_Selected text_:

━━━━━━━━

Salem: At Home With The Masters
“Shh,” the well-dressed woman with a finger to her lips cautions as she stealthily approaches the man asleep in his chair. A self-satisfied look plays on her face as she dips her hand into his jacket pocket. She need have no concern. From the pitcher and glass on the crimson tablecloth, it appears that he has passed out from too much drink and is not likely to awaken.
“Sleeping Man Having His Pockets Picked” was painted around 1655 by Nicolaes Maes, a student of Rembrandt. The oil on board genre scene is one of almost seventy masterpieces on view – portraits, still lifes, landscapes, sea paintings, and furniture – in “Golden: Dutch and Flemish Masterworks from the Rose-Marie and Eijk van Otterloo Collection.” The Peabody Essex Museum (PEM), Salem, organized and is hosting the exhibition through June 19 when it begins a national tour.
The van Otterloos now reside in Marblehead and Naples, Florida, but she was born in Belgium and he in The Netherlands. About two decades ago when they started their collection, they followed the sage advice to specialize in the paintings of their native countries. They were familiar with the art and knew the language and, therefore, had an advantage in researching primary sources.
The couple concentrated on 17th century paintings, the Dutch Golden Age, a period when the Netherlands enjoyed a boom time as a shipping power and mercantile center as well as leadership in science and the arts. In contrast to most of Europe, the Dutch enjoyed religious freedom, which attracted great innovators in trade, science, and the arts.
The Dutch avoided ostentation. No flashy jewelry for them, no ostentatious mansions. They used their wealth to commission fine paintings, often portraits, by such artists as Rembrandt, Frans Hals, Jacob van Ruisdael, Jan Brueghel the Elder, and others. They also enjoyed pictures of the sea, landscapes, and genre paintings of ordinary activities like ice skating on a pond in winter. They displayed these on the walls in their homes. Like the original collectors almost 400 years ago, the Otterloos, too, enjoy their collection at home.

━━━━━━━━

_Material shown_:

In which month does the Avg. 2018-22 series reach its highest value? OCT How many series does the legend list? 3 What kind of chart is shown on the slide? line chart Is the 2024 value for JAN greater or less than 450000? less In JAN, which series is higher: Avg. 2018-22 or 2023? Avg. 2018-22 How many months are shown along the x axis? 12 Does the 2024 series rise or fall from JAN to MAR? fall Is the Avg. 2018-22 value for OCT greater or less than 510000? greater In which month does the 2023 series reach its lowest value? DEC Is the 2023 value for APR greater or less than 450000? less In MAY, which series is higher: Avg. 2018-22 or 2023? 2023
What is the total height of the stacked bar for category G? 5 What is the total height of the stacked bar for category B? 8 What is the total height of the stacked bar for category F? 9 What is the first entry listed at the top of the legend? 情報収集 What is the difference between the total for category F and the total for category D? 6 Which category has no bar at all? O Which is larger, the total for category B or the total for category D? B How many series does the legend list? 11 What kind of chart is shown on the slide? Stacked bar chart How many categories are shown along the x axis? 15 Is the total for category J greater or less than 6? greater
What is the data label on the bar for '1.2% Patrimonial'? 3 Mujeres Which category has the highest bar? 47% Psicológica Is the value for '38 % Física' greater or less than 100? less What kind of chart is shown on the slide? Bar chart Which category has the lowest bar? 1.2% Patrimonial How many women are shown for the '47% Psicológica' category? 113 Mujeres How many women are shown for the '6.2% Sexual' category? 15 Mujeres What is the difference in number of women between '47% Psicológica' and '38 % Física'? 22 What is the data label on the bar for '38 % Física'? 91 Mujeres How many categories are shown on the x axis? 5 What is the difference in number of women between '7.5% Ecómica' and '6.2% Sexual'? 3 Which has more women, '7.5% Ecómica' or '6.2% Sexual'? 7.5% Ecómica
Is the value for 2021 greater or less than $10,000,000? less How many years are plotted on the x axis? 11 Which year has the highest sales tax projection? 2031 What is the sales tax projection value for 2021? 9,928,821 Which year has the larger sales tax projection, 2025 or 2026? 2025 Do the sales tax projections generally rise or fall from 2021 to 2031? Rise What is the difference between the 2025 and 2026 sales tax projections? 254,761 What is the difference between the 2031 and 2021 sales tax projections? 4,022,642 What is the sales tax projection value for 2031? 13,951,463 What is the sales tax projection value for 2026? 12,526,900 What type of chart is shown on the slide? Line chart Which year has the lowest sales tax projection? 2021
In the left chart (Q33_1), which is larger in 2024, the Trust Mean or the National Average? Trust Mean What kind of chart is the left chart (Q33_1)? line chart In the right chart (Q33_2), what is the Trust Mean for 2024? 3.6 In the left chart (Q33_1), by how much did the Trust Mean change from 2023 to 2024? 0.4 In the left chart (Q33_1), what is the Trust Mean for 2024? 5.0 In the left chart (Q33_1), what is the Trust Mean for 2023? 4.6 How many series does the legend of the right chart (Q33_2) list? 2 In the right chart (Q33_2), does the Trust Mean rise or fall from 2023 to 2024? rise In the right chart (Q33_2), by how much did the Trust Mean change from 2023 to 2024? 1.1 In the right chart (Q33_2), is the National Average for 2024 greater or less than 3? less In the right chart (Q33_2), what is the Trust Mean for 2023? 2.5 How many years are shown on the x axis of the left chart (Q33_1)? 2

━━━━━━━━

In the article on the Dutch and Flemish exhibition in Salem, which artist painted "Sleeping Man Having His Pockets Picked"?

Nicolaes Maes, a student of Rembrandt.